Text encoding definition class based on a range of code page character numbers.
So far, in PHP v7.* the mb_detect_encoding
function does not work well.
Therefore, you have to somehow solve this problem.
This class is one solution.
Built-in encodings and accuracy:
letters -> | 5 | 15 | 30 | 60 | 120 | 180 | 270 |
---|---|---|---|---|---|---|---|
windows-1251 | 99.13 | 98.83 | 98.54 | 99.04 | 99.73 | 99.93 | 100.0 |
koi8-r | 99.89 | 99.98 | 100.0 | 100.0 | 100.0 | 100.0 | 100.0 |
iso-8859-5 | 81.79 | 99.27 | 99.98 | 100.0 | 100.0 | 100.0 | 100.0 |
ibm866 | 99.81 | 99.99 | 100.0 | 100.0 | 100.0 | 100.0 | 100.0 |
mac-cyrillic | 12.79 | 47.49 | 73.48 | 92.15 | 99.30 | 99.94 | 100.0 |
Worst accuracy with mac-cyrillic, you need at least 60 characters to determine this encoding with an accuracy of 92.15%. Windows-1251 encoding also has very poor accuracy. This is because the numbers of their characters in the tables overlap very much.
Fortunately, mac-cyrillic and ibm866 encodings are not used to encode web pages. By default, they are disabled in the script, but you can enable them if necessary.
letters -> | 5 | 10 | 15 | 30 | 60 |
---|---|---|---|---|---|
windows-1251 | 99.40 | 99.69 | 99.86 | 99.97 | 100.0 |
koi8-r | 99.89 | 99.98 | 99.98 | 100.0 | 100.0 |
iso-8859-5 | 81.79 | 96.41 | 99.27 | 99.98 | 100.0 |
The accuracy of the determination is high even in short sentences from 5 to 10 letters. And for phrases from 60 letters, the accuracy of determination reaches 100%.

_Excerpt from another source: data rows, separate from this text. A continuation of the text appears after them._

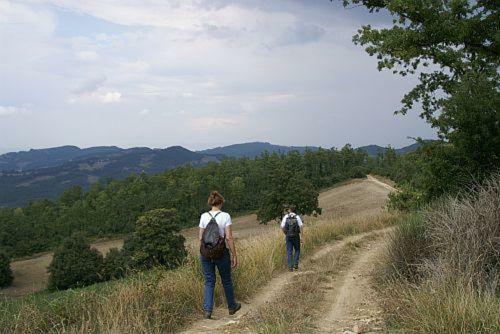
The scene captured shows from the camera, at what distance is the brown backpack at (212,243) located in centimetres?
693

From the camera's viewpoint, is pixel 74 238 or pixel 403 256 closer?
pixel 403 256

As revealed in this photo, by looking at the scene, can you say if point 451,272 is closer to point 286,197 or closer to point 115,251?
point 286,197

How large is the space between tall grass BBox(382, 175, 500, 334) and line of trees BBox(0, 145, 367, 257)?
219ft

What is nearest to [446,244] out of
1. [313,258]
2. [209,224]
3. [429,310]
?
[429,310]

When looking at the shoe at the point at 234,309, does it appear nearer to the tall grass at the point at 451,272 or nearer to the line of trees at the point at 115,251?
the tall grass at the point at 451,272

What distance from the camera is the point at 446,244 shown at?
664cm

Determining the encoding is very fast, for example, text longer than 1,300,000 Cyrillic characters is checked in 0.00096 sec. (on my computer)
Link to the idea: http://patttern.blogspot.com/2012/07/php-python.html
Composer (recommended) Use Composer to install this library from Packagist: onnov/captcha
Run the following command from your project directory to add the dependency:
composer require onnov/detect-encoding
Alternatively, add the dependency directly to your composer.json file:
"require": {
"onnov/detect-encoding": "^1.0"
}
The classes in the project are structured according to the PSR-4 standard, so you can also use your own autoloader or require the needed files directly in your code.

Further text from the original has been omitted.